- [TEXT PASSAGE]:
========================================================================
Since their inception, the
nature and purpose of these FFDRCs have evolved.
The federal agencies funding the FFDRCs have
expanded beyond the department of Defense (DOD)
to include the Department of Energy (DOE),
National Aeronautics and Space Administration
(NASA), the National Science Foundation, the
National Institutes of Health (NIH), the Federal
Aviation Administration (FAA), and others. DOD
and DOE, however, support the lion’s share of
the FFDRCs. Initially, FFDRCs were R&D
laboratories. But soon the FFDRCs expanded their
roles to include study and analysis centers or
“think tanks,” as well as system engineering and
technical direction centers. The number of
centers changed over the years. While new
Centers were created others were dissolved. In
1950 there were 23 FFRDCs. The number increased
to a peak of 74 in 1969, and then declined to
the mid 30s during the 1980s. In 2010, there
were 40. The most successful centers had a
function that could not be effectively carried
out by a federal agency or a for-profit company.
========================================================================
- [REQUEST]: Condense the paragraph starting "Since their inception" in the text passage into a short bulleted list of its main facts. The records aren't needed for this work.
========================================================================
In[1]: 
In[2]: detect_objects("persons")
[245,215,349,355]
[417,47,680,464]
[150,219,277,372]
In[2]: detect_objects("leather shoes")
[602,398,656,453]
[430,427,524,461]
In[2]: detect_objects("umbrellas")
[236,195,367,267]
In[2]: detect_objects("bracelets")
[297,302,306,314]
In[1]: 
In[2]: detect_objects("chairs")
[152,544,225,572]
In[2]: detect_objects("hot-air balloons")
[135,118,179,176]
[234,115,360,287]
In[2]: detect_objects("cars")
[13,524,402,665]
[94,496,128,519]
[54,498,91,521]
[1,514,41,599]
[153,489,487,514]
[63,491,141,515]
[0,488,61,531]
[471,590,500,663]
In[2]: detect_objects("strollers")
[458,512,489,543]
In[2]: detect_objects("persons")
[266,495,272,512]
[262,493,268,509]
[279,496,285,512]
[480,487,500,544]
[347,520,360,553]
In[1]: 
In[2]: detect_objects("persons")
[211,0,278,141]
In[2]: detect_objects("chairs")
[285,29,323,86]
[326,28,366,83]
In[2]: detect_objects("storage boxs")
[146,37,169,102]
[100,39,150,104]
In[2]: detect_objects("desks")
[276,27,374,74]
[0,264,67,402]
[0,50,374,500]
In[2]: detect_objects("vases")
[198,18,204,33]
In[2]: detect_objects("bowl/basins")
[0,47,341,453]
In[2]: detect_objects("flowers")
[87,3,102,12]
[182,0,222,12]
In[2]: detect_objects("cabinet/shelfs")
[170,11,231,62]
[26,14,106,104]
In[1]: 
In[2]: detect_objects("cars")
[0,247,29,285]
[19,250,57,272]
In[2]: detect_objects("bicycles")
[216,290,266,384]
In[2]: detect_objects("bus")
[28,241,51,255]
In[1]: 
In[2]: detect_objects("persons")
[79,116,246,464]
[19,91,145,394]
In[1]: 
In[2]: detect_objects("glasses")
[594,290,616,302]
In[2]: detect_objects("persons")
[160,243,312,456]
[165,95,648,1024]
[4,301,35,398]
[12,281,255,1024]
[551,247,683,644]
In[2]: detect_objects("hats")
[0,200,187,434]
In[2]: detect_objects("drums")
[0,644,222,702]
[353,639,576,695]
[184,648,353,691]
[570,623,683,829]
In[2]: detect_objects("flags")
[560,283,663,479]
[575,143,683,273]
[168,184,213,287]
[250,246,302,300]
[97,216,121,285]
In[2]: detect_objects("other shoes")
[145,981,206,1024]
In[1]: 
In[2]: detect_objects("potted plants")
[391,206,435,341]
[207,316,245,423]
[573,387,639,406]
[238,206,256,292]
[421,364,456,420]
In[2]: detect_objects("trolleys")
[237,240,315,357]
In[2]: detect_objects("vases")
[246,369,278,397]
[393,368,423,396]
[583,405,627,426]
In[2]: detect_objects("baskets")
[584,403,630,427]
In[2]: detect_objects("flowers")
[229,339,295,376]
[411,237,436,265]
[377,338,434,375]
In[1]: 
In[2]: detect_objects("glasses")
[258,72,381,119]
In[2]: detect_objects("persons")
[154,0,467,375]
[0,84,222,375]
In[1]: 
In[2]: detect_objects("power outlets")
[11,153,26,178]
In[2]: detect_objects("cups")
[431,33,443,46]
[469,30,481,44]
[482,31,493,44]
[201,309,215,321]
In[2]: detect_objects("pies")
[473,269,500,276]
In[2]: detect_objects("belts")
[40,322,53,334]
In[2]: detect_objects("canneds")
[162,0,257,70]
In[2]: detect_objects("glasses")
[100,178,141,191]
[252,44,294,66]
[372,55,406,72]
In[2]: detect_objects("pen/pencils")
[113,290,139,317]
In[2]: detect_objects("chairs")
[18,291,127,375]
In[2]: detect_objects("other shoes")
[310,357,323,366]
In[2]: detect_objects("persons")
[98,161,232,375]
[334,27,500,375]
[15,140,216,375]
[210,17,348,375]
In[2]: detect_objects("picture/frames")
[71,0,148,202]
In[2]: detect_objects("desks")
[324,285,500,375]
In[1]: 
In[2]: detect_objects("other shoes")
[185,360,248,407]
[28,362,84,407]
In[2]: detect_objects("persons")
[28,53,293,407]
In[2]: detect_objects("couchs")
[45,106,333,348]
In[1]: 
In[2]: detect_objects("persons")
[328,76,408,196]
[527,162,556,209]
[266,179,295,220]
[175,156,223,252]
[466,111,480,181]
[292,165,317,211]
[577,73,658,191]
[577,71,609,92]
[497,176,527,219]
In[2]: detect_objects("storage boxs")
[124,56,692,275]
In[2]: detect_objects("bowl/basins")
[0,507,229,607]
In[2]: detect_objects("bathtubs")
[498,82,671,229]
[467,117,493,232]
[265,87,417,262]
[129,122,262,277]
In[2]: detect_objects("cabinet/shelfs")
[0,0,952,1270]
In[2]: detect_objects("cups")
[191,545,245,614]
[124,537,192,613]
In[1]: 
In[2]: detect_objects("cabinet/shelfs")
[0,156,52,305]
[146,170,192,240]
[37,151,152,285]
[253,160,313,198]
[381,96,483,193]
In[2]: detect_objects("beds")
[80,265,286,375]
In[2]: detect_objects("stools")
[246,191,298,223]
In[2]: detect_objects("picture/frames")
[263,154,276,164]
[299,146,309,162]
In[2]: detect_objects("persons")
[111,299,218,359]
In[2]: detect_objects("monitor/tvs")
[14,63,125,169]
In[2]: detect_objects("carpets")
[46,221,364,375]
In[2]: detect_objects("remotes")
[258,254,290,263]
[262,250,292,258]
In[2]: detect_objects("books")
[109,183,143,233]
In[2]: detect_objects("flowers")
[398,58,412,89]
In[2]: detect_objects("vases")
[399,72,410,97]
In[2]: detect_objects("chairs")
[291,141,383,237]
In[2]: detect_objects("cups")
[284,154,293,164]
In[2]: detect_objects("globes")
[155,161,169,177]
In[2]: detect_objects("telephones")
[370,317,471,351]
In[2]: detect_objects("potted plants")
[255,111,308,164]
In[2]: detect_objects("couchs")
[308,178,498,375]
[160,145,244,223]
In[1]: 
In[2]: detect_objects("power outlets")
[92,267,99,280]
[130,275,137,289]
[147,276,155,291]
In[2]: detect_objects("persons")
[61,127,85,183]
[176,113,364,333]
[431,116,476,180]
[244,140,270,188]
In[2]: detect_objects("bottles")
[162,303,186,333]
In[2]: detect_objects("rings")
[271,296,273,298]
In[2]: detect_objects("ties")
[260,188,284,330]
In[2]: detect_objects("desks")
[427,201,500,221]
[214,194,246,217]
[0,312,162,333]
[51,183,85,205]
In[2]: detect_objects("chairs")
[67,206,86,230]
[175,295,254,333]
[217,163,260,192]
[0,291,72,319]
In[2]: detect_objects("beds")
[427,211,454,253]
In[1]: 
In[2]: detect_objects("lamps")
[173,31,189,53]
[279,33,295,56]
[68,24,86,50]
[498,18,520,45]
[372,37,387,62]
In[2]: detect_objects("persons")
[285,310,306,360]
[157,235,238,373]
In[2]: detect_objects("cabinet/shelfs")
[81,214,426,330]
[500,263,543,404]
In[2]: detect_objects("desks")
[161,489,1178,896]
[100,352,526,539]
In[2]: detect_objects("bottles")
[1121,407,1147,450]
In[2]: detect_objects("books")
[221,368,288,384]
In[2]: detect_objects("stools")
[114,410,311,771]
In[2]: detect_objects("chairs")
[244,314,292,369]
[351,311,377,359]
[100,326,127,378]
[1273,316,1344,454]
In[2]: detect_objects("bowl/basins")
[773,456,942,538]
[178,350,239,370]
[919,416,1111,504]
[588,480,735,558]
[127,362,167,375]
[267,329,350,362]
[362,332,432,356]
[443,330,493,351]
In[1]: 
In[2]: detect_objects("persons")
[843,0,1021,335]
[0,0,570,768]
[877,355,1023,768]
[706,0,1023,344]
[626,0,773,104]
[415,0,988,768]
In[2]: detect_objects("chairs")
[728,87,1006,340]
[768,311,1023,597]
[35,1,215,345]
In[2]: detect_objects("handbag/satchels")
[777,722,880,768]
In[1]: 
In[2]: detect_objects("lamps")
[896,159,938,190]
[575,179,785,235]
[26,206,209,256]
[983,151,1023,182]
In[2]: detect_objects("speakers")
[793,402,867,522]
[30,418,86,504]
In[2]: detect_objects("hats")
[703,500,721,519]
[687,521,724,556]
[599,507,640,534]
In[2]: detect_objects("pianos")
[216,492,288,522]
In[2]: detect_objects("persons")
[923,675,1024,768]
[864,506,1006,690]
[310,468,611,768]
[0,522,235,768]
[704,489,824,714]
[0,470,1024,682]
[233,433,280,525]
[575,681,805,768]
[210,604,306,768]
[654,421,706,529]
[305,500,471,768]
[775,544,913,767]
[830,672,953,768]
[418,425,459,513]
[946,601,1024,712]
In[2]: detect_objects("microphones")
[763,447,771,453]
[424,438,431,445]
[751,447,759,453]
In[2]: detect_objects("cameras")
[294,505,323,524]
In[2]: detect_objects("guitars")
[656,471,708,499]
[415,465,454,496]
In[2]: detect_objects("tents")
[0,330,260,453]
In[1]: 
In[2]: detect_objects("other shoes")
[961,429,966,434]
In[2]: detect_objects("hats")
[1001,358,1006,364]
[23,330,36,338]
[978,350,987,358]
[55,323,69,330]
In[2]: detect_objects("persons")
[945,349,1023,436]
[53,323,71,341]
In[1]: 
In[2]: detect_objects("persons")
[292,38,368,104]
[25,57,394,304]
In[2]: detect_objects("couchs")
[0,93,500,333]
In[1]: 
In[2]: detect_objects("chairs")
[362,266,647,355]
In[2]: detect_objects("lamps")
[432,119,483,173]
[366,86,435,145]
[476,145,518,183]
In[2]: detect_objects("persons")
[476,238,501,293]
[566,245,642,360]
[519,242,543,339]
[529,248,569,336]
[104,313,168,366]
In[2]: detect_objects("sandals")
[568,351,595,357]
========================================================================
- [THE ANSWER]:
- The nature and purpose of these centers have changed since they began.
- Funding agencies grew beyond DOD to include DOE, NASA, the National Science Foundation, NIH, the FAA and others. DOD and DOE support most of the centers.
- The centers started as R&D laboratories. They later also became study and analysis centers ("think tanks") and system engineering and technical direction centers.
- New centers were created and others dissolved. There were 23 in 1950, a peak of 74 in 1969, the mid 30s during the 1980s, and 40 in 2010.
- The most successful centers had a function that a federal agency or a for-profit company could not carry out effectively.